任务要求:
请把材料中从含有“Which among the”的那一行起至材料末尾的各行原样抄写出来，首尾两行均包括在内，答案中不要放入图片。
⁂
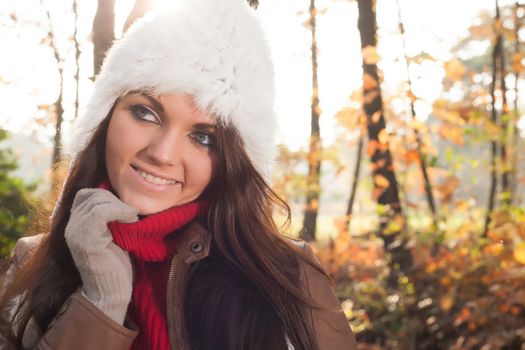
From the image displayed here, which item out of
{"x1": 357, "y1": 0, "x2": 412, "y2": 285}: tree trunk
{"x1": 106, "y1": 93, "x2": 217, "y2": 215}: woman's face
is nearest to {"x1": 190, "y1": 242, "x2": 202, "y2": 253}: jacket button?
{"x1": 106, "y1": 93, "x2": 217, "y2": 215}: woman's face

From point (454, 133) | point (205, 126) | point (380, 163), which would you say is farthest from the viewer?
point (380, 163)

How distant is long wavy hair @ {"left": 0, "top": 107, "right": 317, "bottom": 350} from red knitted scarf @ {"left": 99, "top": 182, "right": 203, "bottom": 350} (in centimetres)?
16

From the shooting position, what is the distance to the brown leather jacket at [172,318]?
188 cm

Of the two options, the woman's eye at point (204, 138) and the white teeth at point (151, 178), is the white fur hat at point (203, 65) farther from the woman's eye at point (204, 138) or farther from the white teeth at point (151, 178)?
the white teeth at point (151, 178)

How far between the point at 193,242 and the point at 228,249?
0.18m

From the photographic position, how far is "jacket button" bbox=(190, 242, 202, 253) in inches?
89.0

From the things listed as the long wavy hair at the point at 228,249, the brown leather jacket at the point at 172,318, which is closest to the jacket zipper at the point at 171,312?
the brown leather jacket at the point at 172,318

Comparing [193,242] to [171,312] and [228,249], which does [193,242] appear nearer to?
[228,249]

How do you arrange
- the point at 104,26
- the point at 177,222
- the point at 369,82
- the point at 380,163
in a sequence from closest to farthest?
the point at 177,222, the point at 104,26, the point at 369,82, the point at 380,163

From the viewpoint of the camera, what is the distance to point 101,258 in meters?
1.97

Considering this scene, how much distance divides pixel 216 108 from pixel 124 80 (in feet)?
1.25

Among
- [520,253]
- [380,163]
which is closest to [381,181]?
[380,163]

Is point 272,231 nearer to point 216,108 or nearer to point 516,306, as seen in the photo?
point 216,108

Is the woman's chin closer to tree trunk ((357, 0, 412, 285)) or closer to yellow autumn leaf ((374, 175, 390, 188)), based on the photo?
tree trunk ((357, 0, 412, 285))
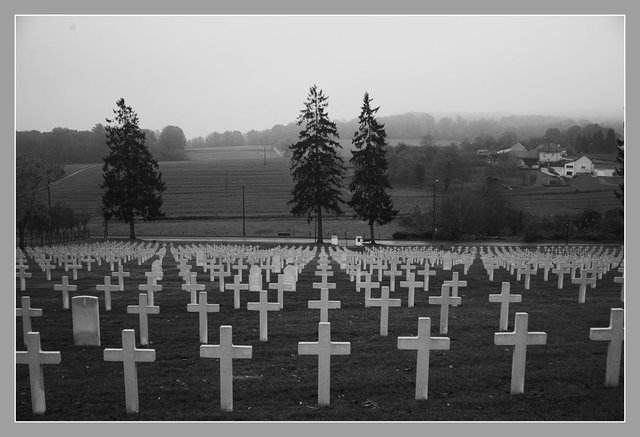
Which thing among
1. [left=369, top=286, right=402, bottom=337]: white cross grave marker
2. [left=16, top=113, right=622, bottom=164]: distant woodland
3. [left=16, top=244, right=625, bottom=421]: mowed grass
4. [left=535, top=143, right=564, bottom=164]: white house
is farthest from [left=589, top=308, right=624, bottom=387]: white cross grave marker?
[left=535, top=143, right=564, bottom=164]: white house

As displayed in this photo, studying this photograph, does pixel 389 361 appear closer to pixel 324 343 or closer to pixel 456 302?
pixel 324 343

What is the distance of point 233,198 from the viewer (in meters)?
38.8

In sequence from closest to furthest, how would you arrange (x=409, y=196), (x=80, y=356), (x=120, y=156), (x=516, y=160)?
(x=80, y=356), (x=516, y=160), (x=120, y=156), (x=409, y=196)

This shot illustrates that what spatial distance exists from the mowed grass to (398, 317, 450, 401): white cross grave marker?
5.8 inches

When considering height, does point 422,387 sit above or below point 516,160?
below

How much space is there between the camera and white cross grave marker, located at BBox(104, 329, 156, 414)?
15.0ft

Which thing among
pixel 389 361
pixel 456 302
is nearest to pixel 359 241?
pixel 456 302

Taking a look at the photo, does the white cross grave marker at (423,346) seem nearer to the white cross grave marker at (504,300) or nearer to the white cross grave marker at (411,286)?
the white cross grave marker at (504,300)

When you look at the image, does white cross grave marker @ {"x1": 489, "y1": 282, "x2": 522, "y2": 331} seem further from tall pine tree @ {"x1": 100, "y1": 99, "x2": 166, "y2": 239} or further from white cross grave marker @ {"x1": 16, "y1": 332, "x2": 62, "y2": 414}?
tall pine tree @ {"x1": 100, "y1": 99, "x2": 166, "y2": 239}

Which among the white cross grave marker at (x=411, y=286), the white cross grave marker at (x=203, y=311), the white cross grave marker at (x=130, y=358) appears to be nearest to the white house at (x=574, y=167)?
the white cross grave marker at (x=411, y=286)

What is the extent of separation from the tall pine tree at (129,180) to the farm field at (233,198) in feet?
2.80

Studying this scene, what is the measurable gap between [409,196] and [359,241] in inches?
413

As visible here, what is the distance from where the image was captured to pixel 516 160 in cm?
1683

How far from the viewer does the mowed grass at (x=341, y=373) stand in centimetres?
467
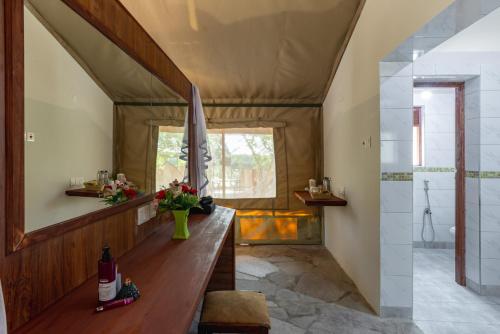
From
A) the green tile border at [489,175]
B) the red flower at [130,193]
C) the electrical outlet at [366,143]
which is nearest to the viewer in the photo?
⁂
练习答案:
Which among the white cross grave marker at (x=411, y=286), the white cross grave marker at (x=203, y=311), the white cross grave marker at (x=130, y=358) appears to be nearest to the white house at (x=574, y=167)?
the white cross grave marker at (x=411, y=286)

What is the extent of separation from the tall pine tree at (129,180) to the farm field at (233,198) in feet?
2.80

Studying this scene, what is the measurable gap between [409,196] and [359,241] in inches?
413

As visible here, what is the distance from where the image was captured to pixel 516 160 in cm?
1683

How far from the viewer does the mowed grass at (x=341, y=373) stand in centimetres?
467
From
A) the green tile border at [489,175]
B) the red flower at [130,193]
C) the electrical outlet at [366,143]
which is nearest to the viewer in the photo?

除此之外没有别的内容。